SUPPLIED MATERIAL:
········

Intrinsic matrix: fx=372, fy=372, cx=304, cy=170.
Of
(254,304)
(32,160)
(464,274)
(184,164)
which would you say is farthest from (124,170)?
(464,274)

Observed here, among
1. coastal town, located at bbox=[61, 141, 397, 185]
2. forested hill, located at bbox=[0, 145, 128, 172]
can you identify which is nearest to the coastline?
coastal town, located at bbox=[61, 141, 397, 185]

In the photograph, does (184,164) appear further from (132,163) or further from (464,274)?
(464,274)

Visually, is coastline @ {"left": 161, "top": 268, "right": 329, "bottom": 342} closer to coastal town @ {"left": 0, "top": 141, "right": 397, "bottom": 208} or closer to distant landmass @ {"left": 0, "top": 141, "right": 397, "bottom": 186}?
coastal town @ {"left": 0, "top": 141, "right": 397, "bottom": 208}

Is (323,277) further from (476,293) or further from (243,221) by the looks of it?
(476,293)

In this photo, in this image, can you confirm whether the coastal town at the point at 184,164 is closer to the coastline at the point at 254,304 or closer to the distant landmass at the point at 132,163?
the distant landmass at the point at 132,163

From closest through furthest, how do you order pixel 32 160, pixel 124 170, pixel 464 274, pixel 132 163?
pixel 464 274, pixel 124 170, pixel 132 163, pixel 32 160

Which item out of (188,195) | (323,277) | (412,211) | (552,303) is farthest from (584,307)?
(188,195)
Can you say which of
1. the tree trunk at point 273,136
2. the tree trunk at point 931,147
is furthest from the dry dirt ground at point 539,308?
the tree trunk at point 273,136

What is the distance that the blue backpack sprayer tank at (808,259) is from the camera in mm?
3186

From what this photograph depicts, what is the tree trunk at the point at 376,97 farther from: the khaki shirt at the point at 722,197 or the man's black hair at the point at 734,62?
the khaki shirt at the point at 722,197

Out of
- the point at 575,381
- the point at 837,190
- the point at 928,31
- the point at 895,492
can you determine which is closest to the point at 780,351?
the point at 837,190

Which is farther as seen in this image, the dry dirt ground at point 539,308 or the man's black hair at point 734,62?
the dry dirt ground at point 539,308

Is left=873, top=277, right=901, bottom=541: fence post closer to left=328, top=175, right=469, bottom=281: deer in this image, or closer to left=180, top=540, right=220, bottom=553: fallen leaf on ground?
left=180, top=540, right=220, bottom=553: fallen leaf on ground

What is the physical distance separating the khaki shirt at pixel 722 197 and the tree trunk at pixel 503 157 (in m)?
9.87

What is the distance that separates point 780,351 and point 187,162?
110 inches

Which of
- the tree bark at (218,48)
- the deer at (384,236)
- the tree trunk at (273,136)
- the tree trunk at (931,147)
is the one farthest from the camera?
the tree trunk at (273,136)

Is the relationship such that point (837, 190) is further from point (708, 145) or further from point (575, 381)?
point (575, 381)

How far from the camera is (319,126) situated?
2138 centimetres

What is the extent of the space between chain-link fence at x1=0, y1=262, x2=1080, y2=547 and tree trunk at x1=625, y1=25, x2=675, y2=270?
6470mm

········

TASK INSTRUCTIONS: Reproduce the records verbatim, from the line that contains "Is the relationship" through the end of the records, including both of those lines.

FULL ANSWER:
Is the relationship such that point (837, 190) is further from point (708, 145) or further from point (575, 381)?
point (575, 381)

How far from the camera is (319,126) situated?
2138 centimetres

What is the extent of the space between chain-link fence at x1=0, y1=262, x2=1080, y2=547 and tree trunk at x1=625, y1=25, x2=675, y2=270?
6470mm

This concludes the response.